→ Latihan Singkat: Tuliskan kembali seluruh tulisan tentang Bulukumba dan Pantai Bira di bawah ini tanpa mengubah satu huruf atau tanda baca pun.

Sabtu, 25 Agustus 2007

Lelaki dari Tanjung Bira

Masyarakat Bugis. Begitulah sebutan bagi masyarakat asli sulawesi selatan selain suku makassar, mandar dan toraja.
Meski saya suku bugis, Hampir sepuluh tahunan saya tidak pernah menengok kampung-tanah kelahiran bapak saya lagi.. akibat kesibukan dan waktu, kadangkala terbersit juga kerinduan akan kampung halaman. Biasanya, Saya cuma kebagian tugas jaga rumah bila ada keluarga atau handai taulan yang mengadakan perhelatan perkawinan di sana.

Kabupaten Bulukumba, banyak tempat wisata disana. Desa wisata-Kajang yang terkenal dengan adat istiadat nya yang teguh dalam menjaga kelestarian alam, meski sedikit bernuansa mistis dengan ciri khas baju hitam2 bila ingin masuk ke desa adat, ammatoa tetap menjadi daya tarik baik wisatawan domestik maupun manca negara untuk berkunjung ke desa tersebut.
Oh ya yang tak kalah terkenalnya adalah pantai bira dengan pasir putihnya.Perjalanan ke Bira dari Makassar sejauh kira-kira 195 kilometer membutuhkan waktu sekitar 4-5 jam dengan kondisi jalan tidak semuanya mulus. Perjalanan ke arah tenggara itu akan menyusuri jalan-jalan di Kabupaten Gowa, Takalar, Jeneponto, Bantaeng, dan Bulukumba. Dari Kota Bulukumba, jaraknya sekitar 42 kilometer. Daya tarik Pantai Bira adalah pasir yang halus dan lembut, seperti tepung. Pasir itu merupakan kikisan karang di tebing-tebing atau dasar laut yang dihantam arus dan gelombang sepanjang waktu. Boleh jadi karena halusnya, tak jarang pengunjung mengambil untuk dibawa pulang menggunakan plastik.

→ Bahan yang Ditampilkan:

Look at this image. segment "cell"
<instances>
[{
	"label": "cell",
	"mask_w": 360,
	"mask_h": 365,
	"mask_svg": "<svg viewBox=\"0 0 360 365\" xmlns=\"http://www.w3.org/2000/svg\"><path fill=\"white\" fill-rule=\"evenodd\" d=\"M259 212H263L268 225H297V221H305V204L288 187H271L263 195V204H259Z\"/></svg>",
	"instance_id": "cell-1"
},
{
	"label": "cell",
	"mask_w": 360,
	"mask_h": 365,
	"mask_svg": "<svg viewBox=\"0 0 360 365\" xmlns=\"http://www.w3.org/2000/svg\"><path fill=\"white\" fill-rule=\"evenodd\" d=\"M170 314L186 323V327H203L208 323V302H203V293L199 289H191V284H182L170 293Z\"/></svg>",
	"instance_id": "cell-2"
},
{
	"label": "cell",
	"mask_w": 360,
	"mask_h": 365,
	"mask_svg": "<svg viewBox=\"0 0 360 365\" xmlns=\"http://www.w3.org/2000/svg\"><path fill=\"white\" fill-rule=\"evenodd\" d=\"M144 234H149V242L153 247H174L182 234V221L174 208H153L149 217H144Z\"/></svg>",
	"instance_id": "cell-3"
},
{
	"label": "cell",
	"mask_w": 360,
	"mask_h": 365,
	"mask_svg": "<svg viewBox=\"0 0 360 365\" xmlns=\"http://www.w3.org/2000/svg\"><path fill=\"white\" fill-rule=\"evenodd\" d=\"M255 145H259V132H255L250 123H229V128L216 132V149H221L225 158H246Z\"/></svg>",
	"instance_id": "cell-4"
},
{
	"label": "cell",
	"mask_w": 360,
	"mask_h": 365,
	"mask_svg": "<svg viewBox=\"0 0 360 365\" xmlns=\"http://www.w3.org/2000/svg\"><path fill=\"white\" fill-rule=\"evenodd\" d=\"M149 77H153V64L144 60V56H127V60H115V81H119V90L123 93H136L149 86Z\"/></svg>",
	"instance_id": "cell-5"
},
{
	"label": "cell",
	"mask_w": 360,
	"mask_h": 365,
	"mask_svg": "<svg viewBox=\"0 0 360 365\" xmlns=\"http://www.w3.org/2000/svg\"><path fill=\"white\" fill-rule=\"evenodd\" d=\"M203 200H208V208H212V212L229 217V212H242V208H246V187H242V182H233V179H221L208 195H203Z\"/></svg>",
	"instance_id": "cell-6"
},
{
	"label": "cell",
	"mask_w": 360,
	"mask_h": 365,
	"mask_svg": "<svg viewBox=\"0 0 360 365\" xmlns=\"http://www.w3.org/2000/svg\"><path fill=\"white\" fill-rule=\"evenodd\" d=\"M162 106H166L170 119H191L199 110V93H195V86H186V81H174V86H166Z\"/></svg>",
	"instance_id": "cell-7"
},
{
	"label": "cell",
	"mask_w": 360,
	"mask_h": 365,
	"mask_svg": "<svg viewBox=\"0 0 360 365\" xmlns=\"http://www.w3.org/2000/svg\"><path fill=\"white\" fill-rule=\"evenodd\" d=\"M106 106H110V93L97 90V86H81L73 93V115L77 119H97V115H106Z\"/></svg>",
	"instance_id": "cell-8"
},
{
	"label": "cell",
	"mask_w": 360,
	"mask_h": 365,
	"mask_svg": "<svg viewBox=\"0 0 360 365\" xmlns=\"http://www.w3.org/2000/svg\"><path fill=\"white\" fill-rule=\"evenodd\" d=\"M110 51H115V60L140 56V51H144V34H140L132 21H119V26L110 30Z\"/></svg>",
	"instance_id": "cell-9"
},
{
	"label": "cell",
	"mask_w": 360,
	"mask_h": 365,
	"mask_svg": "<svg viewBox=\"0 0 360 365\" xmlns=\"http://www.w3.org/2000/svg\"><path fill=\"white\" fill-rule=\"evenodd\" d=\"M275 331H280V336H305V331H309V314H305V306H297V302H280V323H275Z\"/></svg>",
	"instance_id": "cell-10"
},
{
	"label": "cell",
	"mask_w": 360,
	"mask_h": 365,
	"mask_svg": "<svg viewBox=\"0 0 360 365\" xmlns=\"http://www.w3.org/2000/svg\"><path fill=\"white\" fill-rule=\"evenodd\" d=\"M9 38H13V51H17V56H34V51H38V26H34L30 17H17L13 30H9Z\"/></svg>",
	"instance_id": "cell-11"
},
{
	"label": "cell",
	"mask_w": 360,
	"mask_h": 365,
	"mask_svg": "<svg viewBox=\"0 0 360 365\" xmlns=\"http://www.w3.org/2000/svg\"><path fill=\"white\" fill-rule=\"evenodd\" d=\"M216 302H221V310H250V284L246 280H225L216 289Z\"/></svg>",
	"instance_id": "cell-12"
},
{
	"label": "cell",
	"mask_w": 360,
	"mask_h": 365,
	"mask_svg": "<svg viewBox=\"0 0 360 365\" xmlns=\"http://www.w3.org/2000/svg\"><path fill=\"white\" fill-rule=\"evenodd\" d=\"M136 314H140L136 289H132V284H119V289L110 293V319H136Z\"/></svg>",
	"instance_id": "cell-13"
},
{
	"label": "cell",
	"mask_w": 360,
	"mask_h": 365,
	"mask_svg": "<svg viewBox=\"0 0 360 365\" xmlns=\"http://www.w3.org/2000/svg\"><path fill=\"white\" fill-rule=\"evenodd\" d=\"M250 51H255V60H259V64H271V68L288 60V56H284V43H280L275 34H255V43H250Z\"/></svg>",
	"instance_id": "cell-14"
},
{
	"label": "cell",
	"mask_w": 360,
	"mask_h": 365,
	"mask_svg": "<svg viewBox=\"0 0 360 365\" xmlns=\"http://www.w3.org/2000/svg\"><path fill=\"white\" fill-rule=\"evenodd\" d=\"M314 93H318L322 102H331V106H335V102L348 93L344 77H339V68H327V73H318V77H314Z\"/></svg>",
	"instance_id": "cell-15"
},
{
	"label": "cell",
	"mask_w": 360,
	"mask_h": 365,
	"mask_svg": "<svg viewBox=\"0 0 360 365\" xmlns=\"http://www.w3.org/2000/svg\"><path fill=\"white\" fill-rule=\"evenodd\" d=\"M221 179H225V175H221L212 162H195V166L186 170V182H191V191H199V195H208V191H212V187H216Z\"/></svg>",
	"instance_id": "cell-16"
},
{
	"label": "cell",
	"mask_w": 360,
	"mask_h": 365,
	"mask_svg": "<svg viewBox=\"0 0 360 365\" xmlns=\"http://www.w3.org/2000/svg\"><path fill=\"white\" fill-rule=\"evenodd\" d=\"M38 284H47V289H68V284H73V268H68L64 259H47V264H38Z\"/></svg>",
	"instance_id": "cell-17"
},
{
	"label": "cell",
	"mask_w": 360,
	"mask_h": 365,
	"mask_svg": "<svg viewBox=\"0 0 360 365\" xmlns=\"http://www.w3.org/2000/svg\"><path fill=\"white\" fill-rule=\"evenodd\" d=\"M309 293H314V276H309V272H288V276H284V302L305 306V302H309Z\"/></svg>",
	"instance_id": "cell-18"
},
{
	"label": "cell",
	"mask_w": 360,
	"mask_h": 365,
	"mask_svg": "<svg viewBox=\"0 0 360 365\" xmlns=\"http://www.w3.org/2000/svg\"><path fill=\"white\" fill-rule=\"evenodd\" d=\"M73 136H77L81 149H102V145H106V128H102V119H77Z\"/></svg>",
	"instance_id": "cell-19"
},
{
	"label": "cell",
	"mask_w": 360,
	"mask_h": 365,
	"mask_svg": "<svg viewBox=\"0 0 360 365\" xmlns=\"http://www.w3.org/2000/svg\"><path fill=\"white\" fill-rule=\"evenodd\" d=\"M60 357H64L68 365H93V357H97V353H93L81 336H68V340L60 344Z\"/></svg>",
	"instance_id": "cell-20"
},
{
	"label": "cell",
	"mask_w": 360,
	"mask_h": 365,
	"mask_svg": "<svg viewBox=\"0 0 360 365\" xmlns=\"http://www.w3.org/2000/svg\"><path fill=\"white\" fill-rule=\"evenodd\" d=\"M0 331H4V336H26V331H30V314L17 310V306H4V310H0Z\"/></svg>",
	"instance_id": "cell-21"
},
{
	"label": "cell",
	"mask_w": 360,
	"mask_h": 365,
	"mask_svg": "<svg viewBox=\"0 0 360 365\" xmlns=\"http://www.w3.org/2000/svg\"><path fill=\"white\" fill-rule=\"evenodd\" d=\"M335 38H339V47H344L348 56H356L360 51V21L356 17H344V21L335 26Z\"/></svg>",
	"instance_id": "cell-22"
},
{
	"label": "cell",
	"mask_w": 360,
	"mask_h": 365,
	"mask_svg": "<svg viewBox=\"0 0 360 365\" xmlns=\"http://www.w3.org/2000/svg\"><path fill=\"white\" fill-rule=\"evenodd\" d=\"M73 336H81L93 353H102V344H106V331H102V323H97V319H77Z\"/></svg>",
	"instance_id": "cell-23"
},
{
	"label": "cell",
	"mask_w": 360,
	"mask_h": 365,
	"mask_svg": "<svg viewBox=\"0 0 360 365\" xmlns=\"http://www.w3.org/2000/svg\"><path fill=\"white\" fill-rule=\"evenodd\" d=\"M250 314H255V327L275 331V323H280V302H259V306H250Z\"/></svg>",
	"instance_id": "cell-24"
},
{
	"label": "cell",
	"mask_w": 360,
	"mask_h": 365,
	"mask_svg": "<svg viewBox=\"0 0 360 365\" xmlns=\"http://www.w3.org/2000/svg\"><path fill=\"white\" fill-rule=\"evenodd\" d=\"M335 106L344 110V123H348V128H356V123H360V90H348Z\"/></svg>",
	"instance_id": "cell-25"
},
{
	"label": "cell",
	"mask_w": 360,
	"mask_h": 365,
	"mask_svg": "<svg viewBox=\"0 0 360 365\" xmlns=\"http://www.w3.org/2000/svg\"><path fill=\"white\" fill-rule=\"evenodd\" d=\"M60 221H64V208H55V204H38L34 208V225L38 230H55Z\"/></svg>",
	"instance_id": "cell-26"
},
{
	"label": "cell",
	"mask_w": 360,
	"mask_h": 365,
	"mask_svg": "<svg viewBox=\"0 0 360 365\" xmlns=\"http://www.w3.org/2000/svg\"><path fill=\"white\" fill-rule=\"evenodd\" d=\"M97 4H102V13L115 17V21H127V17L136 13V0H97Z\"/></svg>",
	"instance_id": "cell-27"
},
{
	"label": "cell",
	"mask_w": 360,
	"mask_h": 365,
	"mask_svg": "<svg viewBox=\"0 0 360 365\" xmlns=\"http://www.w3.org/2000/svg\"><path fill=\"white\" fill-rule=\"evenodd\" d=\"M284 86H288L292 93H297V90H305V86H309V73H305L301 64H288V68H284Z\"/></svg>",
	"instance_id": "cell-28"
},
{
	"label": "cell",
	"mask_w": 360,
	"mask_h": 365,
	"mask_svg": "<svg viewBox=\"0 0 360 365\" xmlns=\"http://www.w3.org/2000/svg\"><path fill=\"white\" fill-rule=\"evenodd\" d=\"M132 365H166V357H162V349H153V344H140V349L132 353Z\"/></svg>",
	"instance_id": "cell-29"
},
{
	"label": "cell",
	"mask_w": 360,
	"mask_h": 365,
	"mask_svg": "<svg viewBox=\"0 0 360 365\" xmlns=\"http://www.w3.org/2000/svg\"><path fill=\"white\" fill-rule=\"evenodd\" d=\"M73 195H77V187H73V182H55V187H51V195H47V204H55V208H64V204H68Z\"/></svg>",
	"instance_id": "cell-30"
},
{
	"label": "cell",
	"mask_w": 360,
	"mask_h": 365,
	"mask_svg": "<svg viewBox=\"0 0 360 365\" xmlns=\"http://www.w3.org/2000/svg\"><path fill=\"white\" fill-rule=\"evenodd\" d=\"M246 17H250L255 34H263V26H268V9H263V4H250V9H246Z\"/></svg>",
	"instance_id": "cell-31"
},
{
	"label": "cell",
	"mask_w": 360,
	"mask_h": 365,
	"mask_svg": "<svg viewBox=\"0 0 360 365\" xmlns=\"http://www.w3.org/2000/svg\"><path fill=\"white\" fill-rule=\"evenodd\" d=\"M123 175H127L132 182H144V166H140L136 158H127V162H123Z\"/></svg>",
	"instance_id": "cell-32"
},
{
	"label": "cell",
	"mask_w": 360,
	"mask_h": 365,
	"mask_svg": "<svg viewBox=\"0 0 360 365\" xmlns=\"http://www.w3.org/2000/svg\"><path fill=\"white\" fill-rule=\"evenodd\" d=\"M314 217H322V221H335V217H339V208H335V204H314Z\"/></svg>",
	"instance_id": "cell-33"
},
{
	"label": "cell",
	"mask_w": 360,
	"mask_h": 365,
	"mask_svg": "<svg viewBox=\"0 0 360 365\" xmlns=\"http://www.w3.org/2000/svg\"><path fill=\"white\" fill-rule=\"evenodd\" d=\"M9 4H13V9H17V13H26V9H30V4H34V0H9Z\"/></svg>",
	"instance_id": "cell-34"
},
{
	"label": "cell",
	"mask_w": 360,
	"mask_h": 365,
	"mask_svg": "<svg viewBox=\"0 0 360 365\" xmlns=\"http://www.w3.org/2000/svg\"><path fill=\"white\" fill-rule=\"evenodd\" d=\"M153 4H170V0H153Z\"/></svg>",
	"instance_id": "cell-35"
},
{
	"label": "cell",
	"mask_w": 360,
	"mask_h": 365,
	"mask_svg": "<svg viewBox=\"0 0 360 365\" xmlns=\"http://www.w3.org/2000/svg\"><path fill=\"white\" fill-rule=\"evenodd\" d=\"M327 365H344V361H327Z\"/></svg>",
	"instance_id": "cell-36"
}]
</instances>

→ Jawaban Latihan:
Sabtu, 25 Agustus 2007

Lelaki dari Tanjung Bira

Masyarakat Bugis. Begitulah sebutan bagi masyarakat asli sulawesi selatan selain suku makassar, mandar dan toraja.
Meski saya suku bugis, Hampir sepuluh tahunan saya tidak pernah menengok kampung-tanah kelahiran bapak saya lagi.. akibat kesibukan dan waktu, kadangkala terbersit juga kerinduan akan kampung halaman. Biasanya, Saya cuma kebagian tugas jaga rumah bila ada keluarga atau handai taulan yang mengadakan perhelatan perkawinan di sana.

Kabupaten Bulukumba, banyak tempat wisata disana. Desa wisata-Kajang yang terkenal dengan adat istiadat nya yang teguh dalam menjaga kelestarian alam, meski sedikit bernuansa mistis dengan ciri khas baju hitam2 bila ingin masuk ke desa adat, ammatoa tetap menjadi daya tarik baik wisatawan domestik maupun manca negara untuk berkunjung ke desa tersebut.
Oh ya yang tak kalah terkenalnya adalah pantai bira dengan pasir putihnya.Perjalanan ke Bira dari Makassar sejauh kira-kira 195 kilometer membutuhkan waktu sekitar 4-5 jam dengan kondisi jalan tidak semuanya mulus. Perjalanan ke arah tenggara itu akan menyusuri jalan-jalan di Kabupaten Gowa, Takalar, Jeneponto, Bantaeng, dan Bulukumba. Dari Kota Bulukumba, jaraknya sekitar 42 kilometer. Daya tarik Pantai Bira adalah pasir yang halus dan lembut, seperti tepung. Pasir itu merupakan kikisan karang di tebing-tebing atau dasar laut yang dihantam arus dan gelombang sepanjang waktu. Boleh jadi karena halusnya, tak jarang pengunjung mengambil untuk dibawa pulang menggunakan plastik.